What is expected.
In the listing below, a line holding "Beautiful teen girl looking pensively away" and a line holding "Through the opening" mark the range. Retype both exactly, with all lines between them.

Dataset content.

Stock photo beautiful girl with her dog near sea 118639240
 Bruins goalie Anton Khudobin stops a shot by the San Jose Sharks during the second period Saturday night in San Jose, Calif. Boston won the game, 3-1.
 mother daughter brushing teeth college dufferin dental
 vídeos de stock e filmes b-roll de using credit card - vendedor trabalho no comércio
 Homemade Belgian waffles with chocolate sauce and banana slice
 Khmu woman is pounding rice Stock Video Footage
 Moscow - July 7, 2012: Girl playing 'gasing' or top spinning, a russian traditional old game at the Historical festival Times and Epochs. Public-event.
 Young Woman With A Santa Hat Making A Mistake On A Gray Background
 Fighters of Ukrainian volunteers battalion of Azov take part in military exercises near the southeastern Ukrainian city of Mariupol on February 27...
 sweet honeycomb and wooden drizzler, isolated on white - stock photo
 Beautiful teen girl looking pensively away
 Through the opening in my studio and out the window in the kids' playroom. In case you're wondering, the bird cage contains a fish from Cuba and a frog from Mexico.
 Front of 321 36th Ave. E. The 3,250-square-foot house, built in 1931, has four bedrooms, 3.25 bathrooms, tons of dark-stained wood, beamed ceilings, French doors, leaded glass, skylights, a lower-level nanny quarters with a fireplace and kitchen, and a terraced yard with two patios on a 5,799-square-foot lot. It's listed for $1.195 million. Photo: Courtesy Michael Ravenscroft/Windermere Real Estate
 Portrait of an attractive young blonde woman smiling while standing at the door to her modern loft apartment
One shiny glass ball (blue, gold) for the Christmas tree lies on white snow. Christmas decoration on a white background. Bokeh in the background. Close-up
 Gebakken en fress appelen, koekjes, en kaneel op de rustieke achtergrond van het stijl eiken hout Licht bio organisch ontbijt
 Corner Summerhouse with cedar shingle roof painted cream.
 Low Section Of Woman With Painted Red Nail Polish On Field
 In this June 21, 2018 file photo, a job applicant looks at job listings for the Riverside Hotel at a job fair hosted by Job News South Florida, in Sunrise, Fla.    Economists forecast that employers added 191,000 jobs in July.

Worked solution.
 Beautiful teen girl looking pensively away
 Through the opening in my studio and out the window in the kids' playroom. In case you're wondering, the bird cage contains a fish from Cuba and a frog from Mexico.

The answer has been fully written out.